* [Extracted text]

Following an intriguing cold opening which sees the doctor travelling to a dark and eerie cave full of bats in a Costa Rican rainforest – with his guides advising him he should not be traveling after sundown – the narrative jumps back in time to his childhood in an orphanage, shifting gears into a disappointingly familiar origins tale. What follows is an intensely bland and mostly bloodless tale which falls flat without the wider connections, as the majority of the much teased connective tissue with the wider Sony and Marvel Spider-Verse has been disappointingly cut. This results in an immensely disjointed narrative, leaving me wondering how many versions of the film were left on the cutting room floor.

While it certainly doesn’t live up to it’s teased horror roots, Leto and co. (excluding Matt Smith) play it surprisingly straight – resulting in a drearily dour instalment which is distinctly lacking in the fun nature and bonkers central chemistry of Tom Hardy’s Venom. The intently formulaic origin narrative from writers Matt Sazama and Burk Sharpless hits all the recognisable story beats, harking back to early superhero outings such as Daredevil and Ghost Rider, resulting in a film which feels made by committee simply to continue building Sony’s Sinister Six for their larger cinematic universe.

* [Challenge] Transcribe the part of the film review above starting at "While it certainly" and ending at "larger cinematic universe.".

* [Data]
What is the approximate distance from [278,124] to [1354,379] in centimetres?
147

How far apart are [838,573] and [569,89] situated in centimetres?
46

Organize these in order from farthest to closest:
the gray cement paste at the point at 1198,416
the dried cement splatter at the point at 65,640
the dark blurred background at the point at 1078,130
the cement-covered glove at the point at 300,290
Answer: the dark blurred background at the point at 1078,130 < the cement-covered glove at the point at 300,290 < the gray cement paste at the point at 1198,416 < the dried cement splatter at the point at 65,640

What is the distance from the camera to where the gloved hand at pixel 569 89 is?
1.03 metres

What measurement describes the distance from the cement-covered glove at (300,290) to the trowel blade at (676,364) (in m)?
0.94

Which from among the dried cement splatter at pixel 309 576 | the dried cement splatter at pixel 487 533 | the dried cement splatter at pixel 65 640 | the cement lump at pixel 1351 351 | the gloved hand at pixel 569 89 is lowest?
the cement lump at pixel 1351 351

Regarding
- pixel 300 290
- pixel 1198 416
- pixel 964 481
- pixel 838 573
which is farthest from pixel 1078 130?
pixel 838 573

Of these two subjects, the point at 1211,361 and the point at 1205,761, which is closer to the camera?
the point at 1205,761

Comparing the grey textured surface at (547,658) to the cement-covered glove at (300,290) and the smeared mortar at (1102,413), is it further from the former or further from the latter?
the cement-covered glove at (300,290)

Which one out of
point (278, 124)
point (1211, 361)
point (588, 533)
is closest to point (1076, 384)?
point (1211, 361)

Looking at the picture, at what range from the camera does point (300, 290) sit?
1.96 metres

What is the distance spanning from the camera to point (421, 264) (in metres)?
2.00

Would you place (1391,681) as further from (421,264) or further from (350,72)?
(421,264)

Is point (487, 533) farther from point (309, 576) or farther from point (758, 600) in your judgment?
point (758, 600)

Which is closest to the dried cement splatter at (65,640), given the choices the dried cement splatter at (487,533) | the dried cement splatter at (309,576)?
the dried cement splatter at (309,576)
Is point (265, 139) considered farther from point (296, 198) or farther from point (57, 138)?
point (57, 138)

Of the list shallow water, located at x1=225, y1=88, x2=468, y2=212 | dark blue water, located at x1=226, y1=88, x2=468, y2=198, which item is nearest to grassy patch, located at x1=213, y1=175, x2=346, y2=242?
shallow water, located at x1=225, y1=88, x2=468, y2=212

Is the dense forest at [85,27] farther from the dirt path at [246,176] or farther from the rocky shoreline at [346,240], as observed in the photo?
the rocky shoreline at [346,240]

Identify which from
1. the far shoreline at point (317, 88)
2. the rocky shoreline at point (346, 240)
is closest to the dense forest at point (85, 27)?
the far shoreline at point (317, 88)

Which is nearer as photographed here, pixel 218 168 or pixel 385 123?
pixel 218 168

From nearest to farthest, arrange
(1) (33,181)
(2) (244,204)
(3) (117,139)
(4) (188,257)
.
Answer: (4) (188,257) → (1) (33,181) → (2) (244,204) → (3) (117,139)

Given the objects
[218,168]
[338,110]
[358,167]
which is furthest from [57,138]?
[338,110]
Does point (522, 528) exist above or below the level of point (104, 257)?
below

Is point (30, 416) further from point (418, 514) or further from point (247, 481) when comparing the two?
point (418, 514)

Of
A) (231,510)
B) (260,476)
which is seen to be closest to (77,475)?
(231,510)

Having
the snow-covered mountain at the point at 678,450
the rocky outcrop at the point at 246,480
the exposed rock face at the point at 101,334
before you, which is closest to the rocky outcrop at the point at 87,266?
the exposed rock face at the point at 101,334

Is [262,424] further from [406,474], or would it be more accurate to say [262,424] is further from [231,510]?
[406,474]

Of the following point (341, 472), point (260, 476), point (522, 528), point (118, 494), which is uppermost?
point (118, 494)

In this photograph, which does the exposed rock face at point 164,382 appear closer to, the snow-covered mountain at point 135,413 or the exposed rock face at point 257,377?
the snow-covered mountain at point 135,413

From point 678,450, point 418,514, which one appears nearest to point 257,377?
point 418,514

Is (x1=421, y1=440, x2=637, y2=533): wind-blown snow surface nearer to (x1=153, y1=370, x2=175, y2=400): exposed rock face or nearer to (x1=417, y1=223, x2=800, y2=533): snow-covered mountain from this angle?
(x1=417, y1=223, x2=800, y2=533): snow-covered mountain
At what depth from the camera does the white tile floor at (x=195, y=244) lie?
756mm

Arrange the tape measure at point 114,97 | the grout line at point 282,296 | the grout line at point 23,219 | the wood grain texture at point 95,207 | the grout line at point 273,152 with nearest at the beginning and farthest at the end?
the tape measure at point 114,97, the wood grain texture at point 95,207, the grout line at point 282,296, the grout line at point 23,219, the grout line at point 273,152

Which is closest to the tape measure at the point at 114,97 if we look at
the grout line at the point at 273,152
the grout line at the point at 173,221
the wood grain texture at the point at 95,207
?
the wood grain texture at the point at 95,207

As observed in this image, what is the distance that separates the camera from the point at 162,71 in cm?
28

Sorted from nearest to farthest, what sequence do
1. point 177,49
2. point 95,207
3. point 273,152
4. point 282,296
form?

* * *

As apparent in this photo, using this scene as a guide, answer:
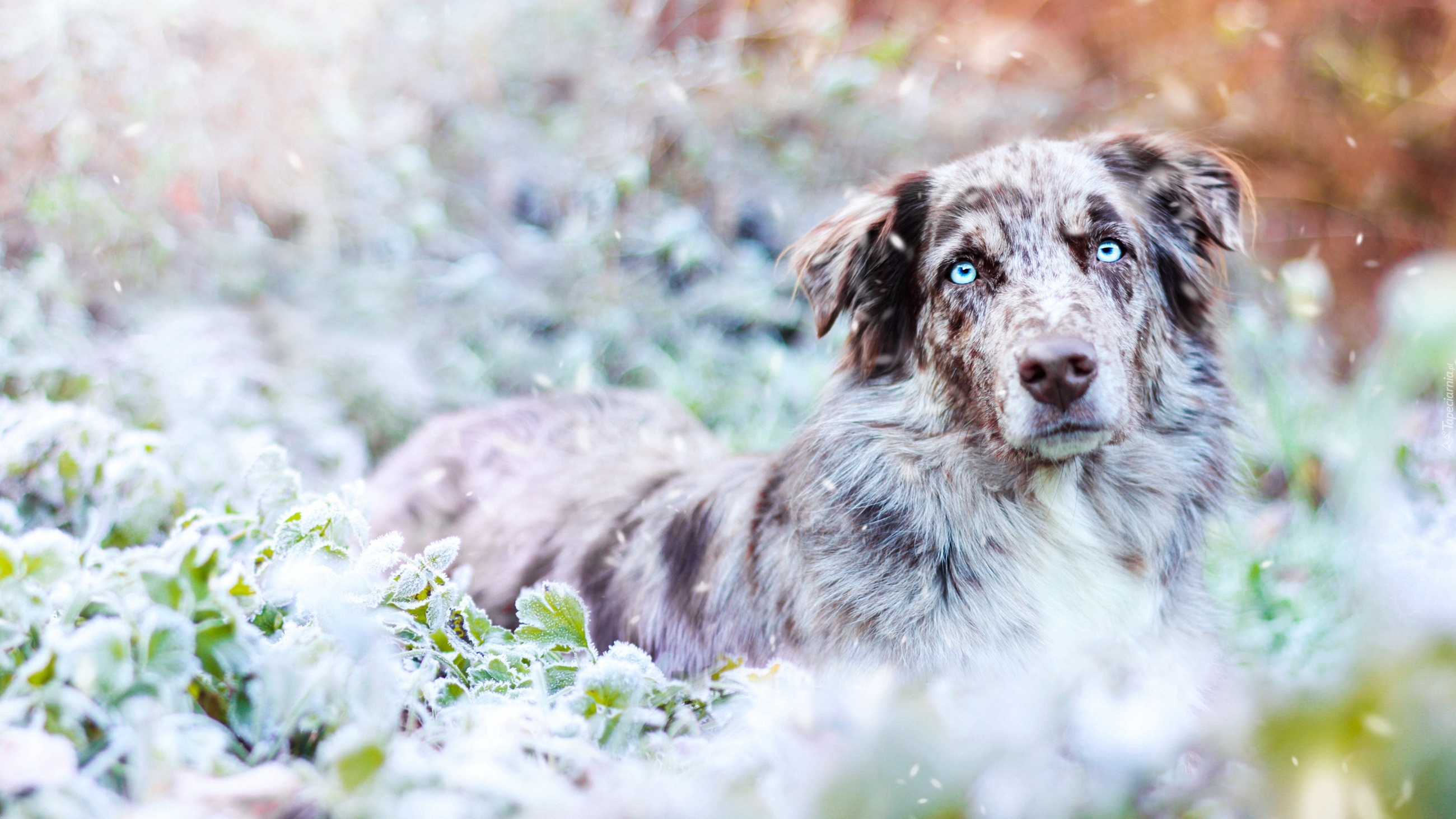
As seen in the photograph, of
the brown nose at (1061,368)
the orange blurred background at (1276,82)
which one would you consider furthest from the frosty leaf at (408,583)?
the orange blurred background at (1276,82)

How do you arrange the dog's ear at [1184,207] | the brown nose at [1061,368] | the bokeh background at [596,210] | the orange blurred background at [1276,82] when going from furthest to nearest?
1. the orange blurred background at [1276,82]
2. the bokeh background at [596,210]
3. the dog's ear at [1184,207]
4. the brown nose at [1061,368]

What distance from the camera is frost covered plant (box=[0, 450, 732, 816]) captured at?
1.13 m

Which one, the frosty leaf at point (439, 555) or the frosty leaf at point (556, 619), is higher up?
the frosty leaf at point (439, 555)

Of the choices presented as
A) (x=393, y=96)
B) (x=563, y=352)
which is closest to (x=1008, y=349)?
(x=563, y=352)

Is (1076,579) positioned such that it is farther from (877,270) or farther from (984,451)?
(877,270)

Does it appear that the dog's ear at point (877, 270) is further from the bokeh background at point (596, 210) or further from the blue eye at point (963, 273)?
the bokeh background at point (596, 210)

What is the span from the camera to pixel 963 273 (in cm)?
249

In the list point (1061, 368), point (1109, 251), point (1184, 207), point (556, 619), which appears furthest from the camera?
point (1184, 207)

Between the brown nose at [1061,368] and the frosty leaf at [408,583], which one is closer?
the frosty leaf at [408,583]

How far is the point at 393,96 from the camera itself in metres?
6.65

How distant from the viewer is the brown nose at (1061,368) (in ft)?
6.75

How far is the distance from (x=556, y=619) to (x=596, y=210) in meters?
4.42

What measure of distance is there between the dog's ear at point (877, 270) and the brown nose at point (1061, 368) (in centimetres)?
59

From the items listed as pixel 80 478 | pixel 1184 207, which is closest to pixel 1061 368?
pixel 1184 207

* [Answer to the exercise]
While it certainly doesn’t live up to it’s teased horror roots, Leto and co. (excluding Matt Smith) play it surprisingly straight – resulting in a drearily dour instalment which is distinctly lacking in the fun nature and bonkers central chemistry of Tom Hardy’s Venom. The intently formulaic origin narrative from writers Matt Sazama and Burk Sharpless hits all the recognisable story beats, harking back to early superhero outings such as Daredevil and Ghost Rider, resulting in a film which feels made by committee simply to continue building Sony’s Sinister Six for their larger cinematic universe.